The increasing number of Russian bombings is making repairing damaged infrastructure more difficult. It is feared that homes could end up without heating as power outages become longer and longer, which would be a dangerous situation given Ukraine’s temperatures are well below freezing.

Mr Timchenko explained that Ukraine and Russia have historically cooperated on energy infrastructure, which means “they were colleagues, now they are enemies”. He said people who know the power plants well are passing the information to Russian forces and turning them into “concrete targets.”

Russian infrastructure attacks have mounted amid setbacks for the Kremlin on the ground as Ukraine retakes significant territory, including a major offensive that recaptured the city of Kherson.

Cherson’s population has shrunk to around 80,000 from its pre-war level of nearly 300,000, but the city is slowly coming to life. Ukrainian President Volodymyr Zelenskyy triumphantly walked the streets on Monday, hailing Russia’s withdrawal – a humiliating defeat for Russian President Vladimir Putin – as “the beginning of the end of the war”.

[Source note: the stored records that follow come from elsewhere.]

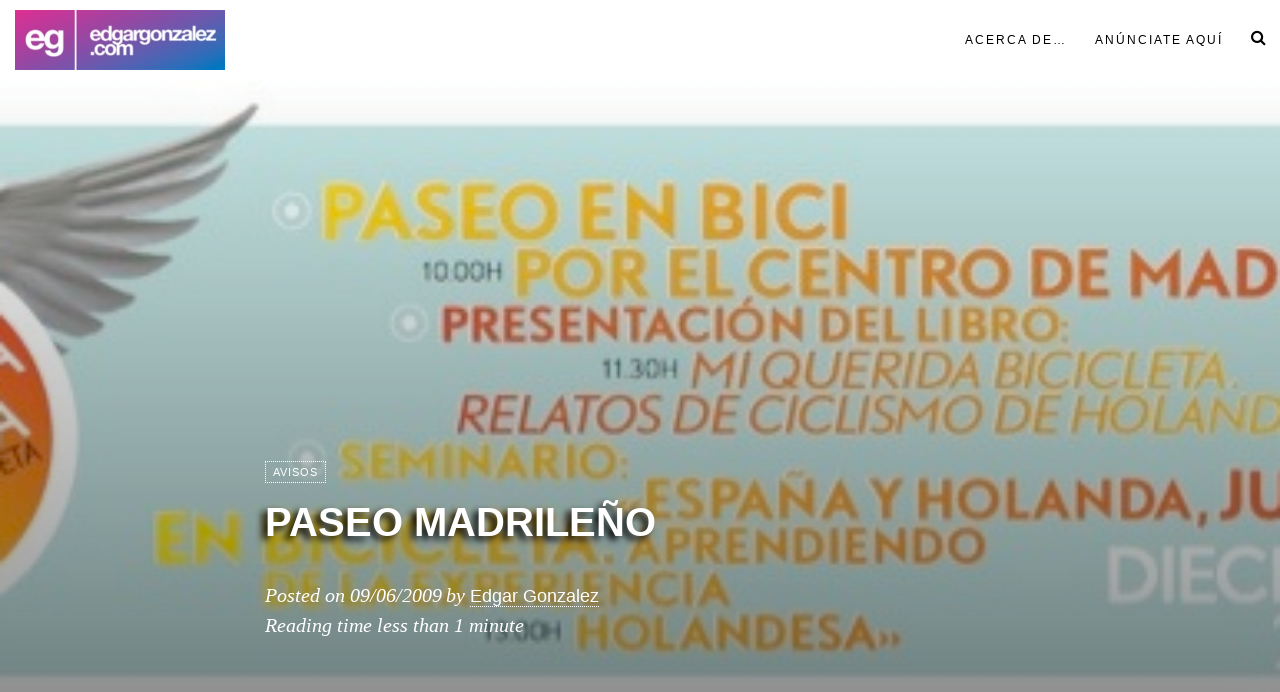

--- FILE ---
content_type: text/html; charset=utf-8
request_url: https://www.google.com/recaptcha/api2/aframe
body_size: 265
content:
<!DOCTYPE HTML><html><head><meta http-equiv="content-type" content="text/html; charset=UTF-8"></head><body><script nonce="h5E9SfFiN0YVrD4ug2dRig">/** Anti-fraud and anti-abuse applications only. See google.com/recaptcha */ try{var clients={'sodar':'https://pagead2.googlesyndication.com/pagead/sodar?'};window.addEventListener("message",function(a){try{if(a.source===window.parent){var b=JSON.parse(a.data);var c=clients[b['id']];if(c){var d=document.createElement('img');d.src=c+b['params']+'&rc='+(localStorage.getItem("rc::a")?sessionStorage.getItem("rc::b"):"");window.document.body.appendChild(d);sessionStorage.setItem("rc::e",parseInt(sessionStorage.getItem("rc::e")||0)+1);localStorage.setItem("rc::h",'1768994698926');}}}catch(b){}});window.parent.postMessage("_grecaptcha_ready", "*");}catch(b){}</script></body></html>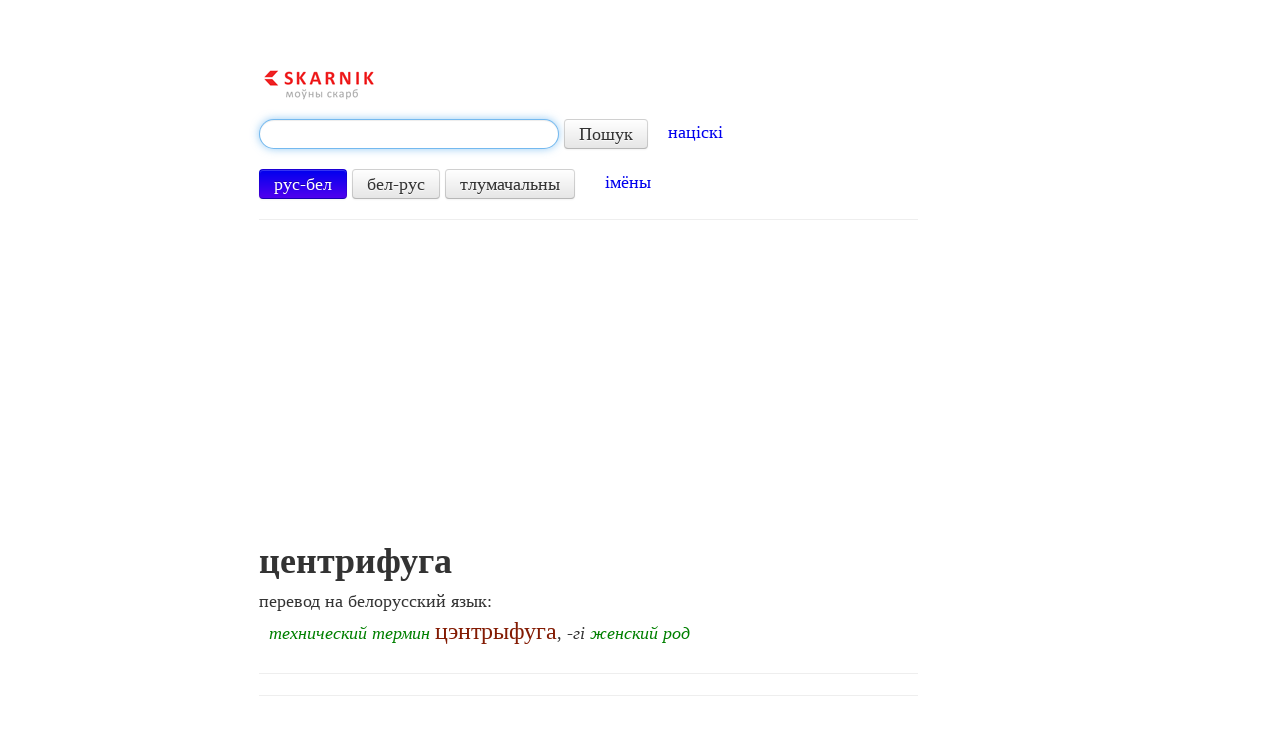

--- FILE ---
content_type: text/html; charset=utf-8
request_url: https://www.google.com/recaptcha/api2/aframe
body_size: 259
content:
<!DOCTYPE HTML><html><head><meta http-equiv="content-type" content="text/html; charset=UTF-8"></head><body><script nonce="gribfE_JV9EOAPhfVWA4WQ">/** Anti-fraud and anti-abuse applications only. See google.com/recaptcha */ try{var clients={'sodar':'https://pagead2.googlesyndication.com/pagead/sodar?'};window.addEventListener("message",function(a){try{if(a.source===window.parent){var b=JSON.parse(a.data);var c=clients[b['id']];if(c){var d=document.createElement('img');d.src=c+b['params']+'&rc='+(localStorage.getItem("rc::a")?sessionStorage.getItem("rc::b"):"");window.document.body.appendChild(d);sessionStorage.setItem("rc::e",parseInt(sessionStorage.getItem("rc::e")||0)+1);localStorage.setItem("rc::h",'1769229672825');}}}catch(b){}});window.parent.postMessage("_grecaptcha_ready", "*");}catch(b){}</script></body></html>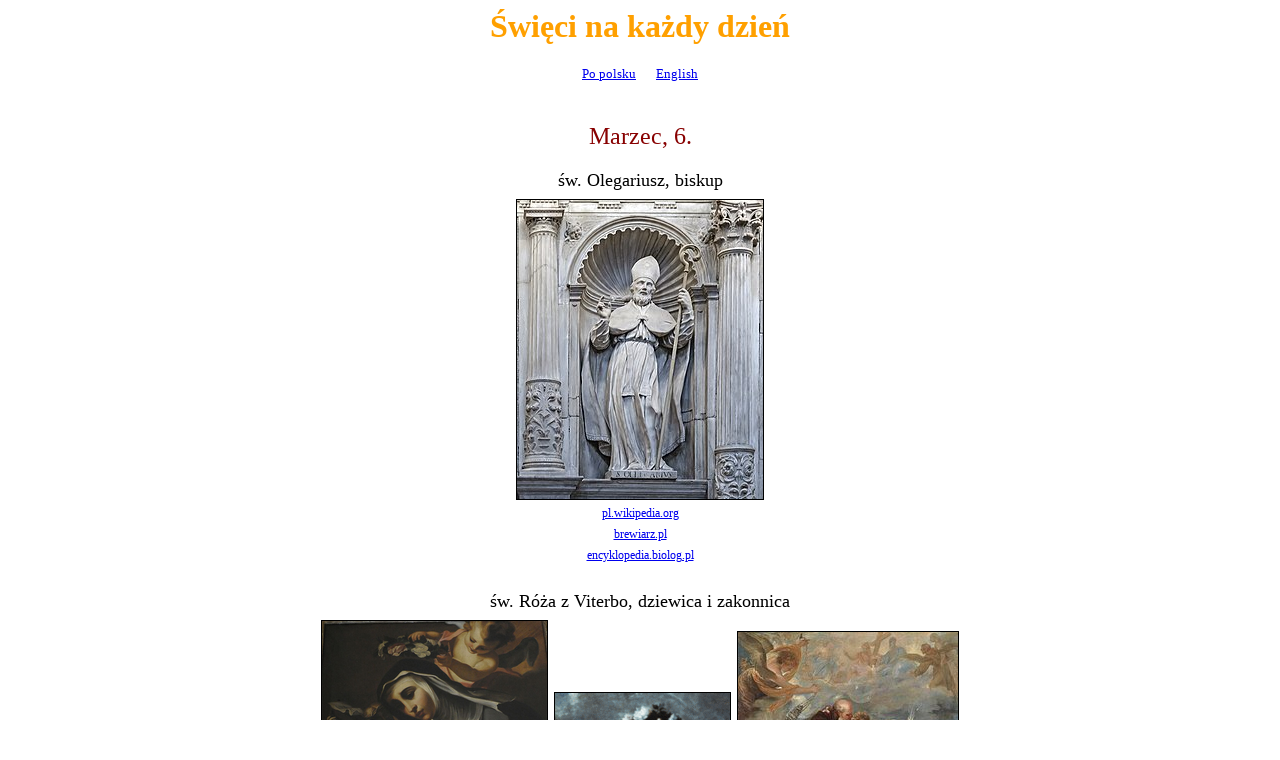

--- FILE ---
content_type: text/html; charset=utf-8
request_url: https://whereisthetreasure.org/03_06.html
body_size: 411
content:
<html><head><meta charset="UTF-8"><script></script></meta><style>
body {text-align: center}
.month {font-size: 12px; padding: 10px;}
.month_name {font-size: 18px; padding: 5px;}
.day_name {font-size: 24px; padding: 5px; color: #800;}
.person {font-size: 12px; padding: 10px; text-align: center}
.person_name {font-size: 18px; padding: 5px;}
.person a {display: block; padding: 3px}
.person img {border: 1px solid black; padding: 0px; margin: 3px}
</style></head><body><h1><a style="color: ffa000; font-weight: bold; text-decoration: none;" href="/index.html">Święci na każdy dzień</a></h1><a style="font-size: small; padding: 10px;" href="/pl/index.html">Po polsku</a><a style="font-size: small; padding: 10px;" href="/en/index.html">English</a><br><br><br><div class="day_name">Marzec, 6.</div><div class="person"><div class="person_name">św. Olegariusz, biskup</div><img src="/images/1507.jpg" alt="św. Olegariusz, biskup"><a href="https://pl.wikipedia.org/wiki/Olegariusz">pl.wikipedia.org</a><a href="https://brewiarz.pl/czytelnia/swieci/03-06a.php3">brewiarz.pl</a><a href="https://encyklopedia.biolog.pl/index.php?haslo=Olegariusz">encyklopedia.biolog.pl</a></div><div class="person"><div class="person_name">św. Róża z Viterbo, dziewica i zakonnica</div><img src="/images/153.png" alt="św. Róża z Viterbo, dziewica i zakonnica"><img src="/images/396.gif" alt="św. Róża z Viterbo, dziewica i zakonnica"><img src="/images/526.jpg" alt="św. Róża z Viterbo, dziewica i zakonnica"><a href="https://pl.wikipedia.org/wiki/R%C3%B3%C5%BCa_z_Viterbo">pl.wikipedia.org</a><a href="https://brewiarz.pl/czytelnia/swieci/03-06b.php3">brewiarz.pl</a><a href="https://gosc.pl/doc/3734499.Piekna-jak-roza">gosc.pl</a></div></body></html>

In the capital Kyiv, city authorities warned on Friday that a “complete shutdown” of the power grid was possible during the bitterly cold winter.

Engineers have been scrambling to repair the power grid in the city, which experienced its first snowfall of the season this week.

“We are preparing for various scenarios, including a full shutdown,” warned Mykola Povoroznyk, deputy head of the Kyiv city administration.

“Unfortunately, Russia continues to carry out rocket attacks on Ukraine’s civilian and critical infrastructure,” Ukrainian Prime Minister Denys Schmyhal said on Friday after talks with EU Trade Commissioner Valdis Dombrovskis. “Almost half of our power system is disabled.”

Russia’s surge in missile attacks in Ukraine is designed in part to deplete Ukraine’s air defense stockpiles, something Moscow hopes would allow its forces to dominate the skies over the country, a senior Pentagon official said Saturday.

“They’re really trying to overwhelm and deplete Ukraine’s air defense systems,” Colin Kahl, secretary of state for defense policy, told reporters during a trip to the Middle East.

“We know the Russian victory theory, and we’re working to make sure that doesn’t work by making sure the Ukrainians get what they need to keep their air defenses operational.”